Plot Story Structure – Narrative Arc

Of all the elements of writing in things that I read, plot is of least interest, unless it's so painfully awful that it ruins the other elements.

Agreed.

In non-genre writing, especially the best of it, story is usually a vehicle or a trellis that exists to carry other elements of the work. It need only be serviceable, and should not distract from the main points by being too bad or too exciting. The latter is a form of appealing to baser instincts IMO.

Smilla's Sense Of Snow kind of spoiled its literary promise that way. But it thereby fulfilled its commercial promise, and the author made his choice.
 
Speaking of Smilla, there was BTW an interesting controversy around its translation. Like many educated Europeans I've met, Høeg was vain of his non-native English. He insisted on "improving" the professional translation by Tiina Nunnally, a highly capable and respected translator, and it led in the end to the publication of two English translations, one in the UK and the other elsewhere. Høeg's UK version had a number of characteristic Euro-English (a pidgin of sorts, distinct from the UK English it fancies itself to be) flaws and is interesting in that right.

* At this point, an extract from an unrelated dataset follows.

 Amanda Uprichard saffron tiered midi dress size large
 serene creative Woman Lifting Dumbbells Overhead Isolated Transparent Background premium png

Rather than go further into my own perspective, I'll leave this discussion here.

(Who knows best? Style, meaning and the Smilla controversy)

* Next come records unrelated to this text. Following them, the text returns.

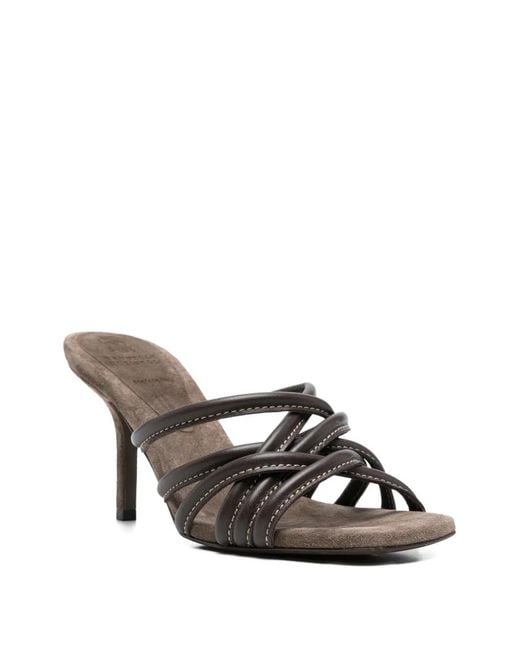 Brunello Cucinelli White Crossover-Strap Sandals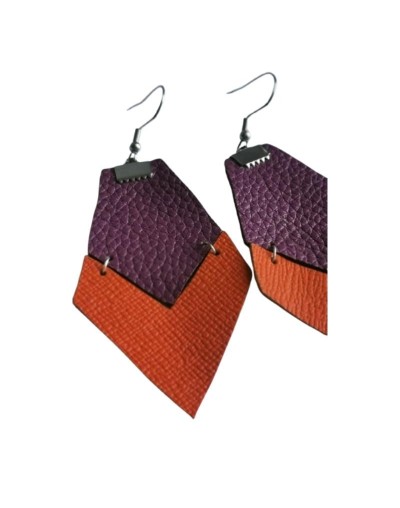 Aretes en cuero DIAMOND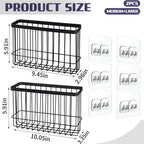 2Pack Cabinet Door Organizer, Self-Adhesive Lid Storage Box for Cabinet Storage, Wall-Mounted Storage Basket Rack, Suitable for Kitchen, Refrigerator, and Bathrooms - Image 2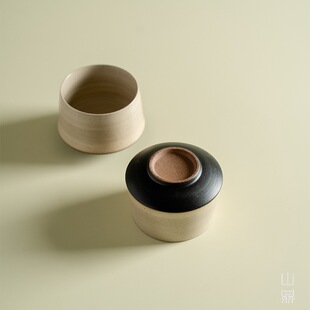 稀缺质感粗陶日式半手工茶杯家用仿古泡茶杯高脚主人杯闻香杯手握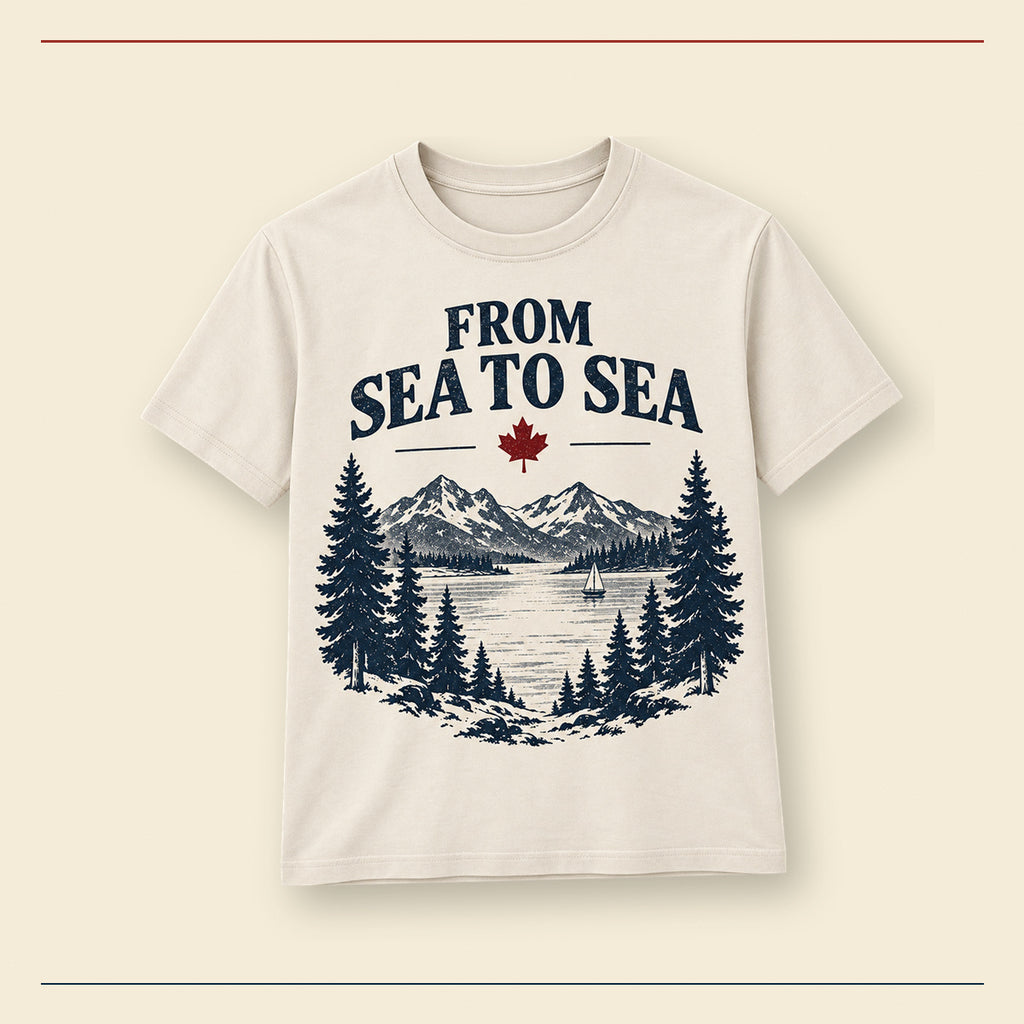 From Sea to Sea cream Peace Tower t-shirt in heritage studio presentation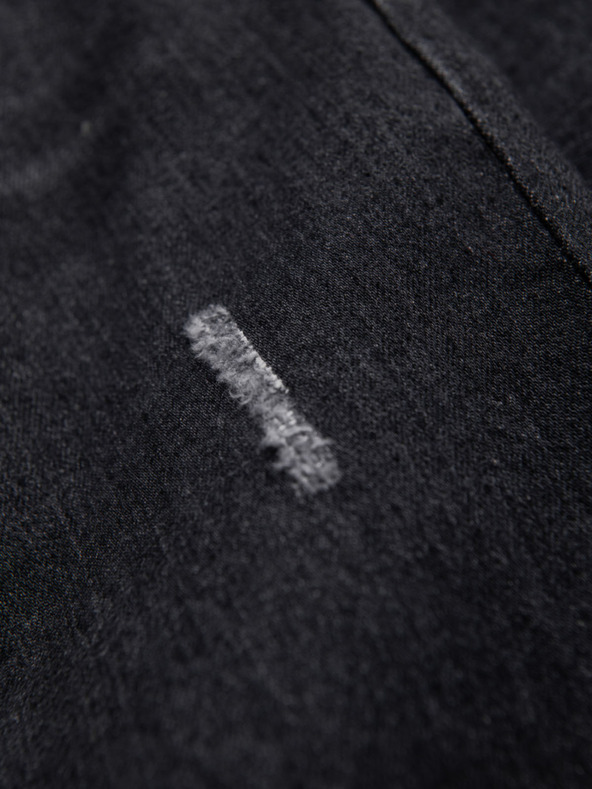 Ombre Clothing Moške jeans hlače s poškodovanjem REGULAR FIT - črne V2 OM-PADP-0241 Ombre Clothing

That's one of quite a few discussions available today.

I first read the book in Swedish, closely related to the original Danish but not without its own translation challenges vis-a-vis the original, then in Nunnally's translation and then Höeg's.
 
Ha! I posted the raw URL for info, and Xenforo looked up the title on its own and replaced the raw URL with a titled link. Not gonna try to fuss around with it.
 
Save the Cat etc are mostly for new writers starting out, gives them the basic structure for a story, but your focus once you get into it, should be to move beyond it, cause most great stories don't follow it. You'll learn how the bits fit together to make a workable story, but nothing will teach you to really understand like reading good books will.